Corporate accelerators - just "innovation theatre"?


So suggested serial entrepreneur Steve Blank, at the Imperial College Business School inaugural symposium on corporate and industrial accelerators. Hosted in London earlier this month, this day-long event brought together corporate practitioners, consultants and academics to discuss corporate innovation models, best practice and lessons learnt from the field.

A wealth of global blue chip companies were represented, including Airbus, EDF, IBM, P&G, Rolls Royce, Shell, Swisscom and Unilever. A combination of Imperial's business and design engineering school academics led the very stimulating discussions, exploring new innovation models and probing for the creation of transformative value. Despite a number of engaging conversations and presentations, at the end of the day, it seemed to me that both were a little thin on the ground.

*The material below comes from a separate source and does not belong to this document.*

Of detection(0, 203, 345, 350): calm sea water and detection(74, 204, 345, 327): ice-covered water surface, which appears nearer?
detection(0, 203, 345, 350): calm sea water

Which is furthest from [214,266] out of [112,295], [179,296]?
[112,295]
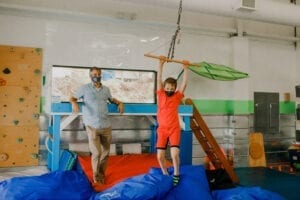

Founder of the lean start-up movement, Steve Blank, appearing via Skype, live from the West Coast, seemed to summarise this sentiment. "Corporate accelerators and venturing", he suggested, "bring people together, they have fun, put on a good show, but nothing much changes. That's why I call it innovation theatre". This view was in some ways supported by renowned corporate innovation expert and author Dan Toma, who noted that 65% of corporate accelerators deliver an ROI between 0 and 1%.


An overly harsh or perhaps cynical view one might argue, but maybe there is another way to assess the benefit of corporate accelerators. We heard from a number of practitioners about how their innovation programmes engaged and excited their employees. At a time when attracting, motivating and retaining high quality talent is such a challenge, this is not a meaningless outcome.


The academics went on to help us define the meaning of innovation in this context, namely: "The discovery of new customers for new propositions". They also laid out the theory of corporate accelerators, detailing a number of potential roles they can play for large established organisations, including:

  1. Reducing uncertainty

  2. Providing a pathway for "intrapreneurs"

  3. The ability to innovate around the core ("proximal bets")

  4. The identification of new markets ("distant bets")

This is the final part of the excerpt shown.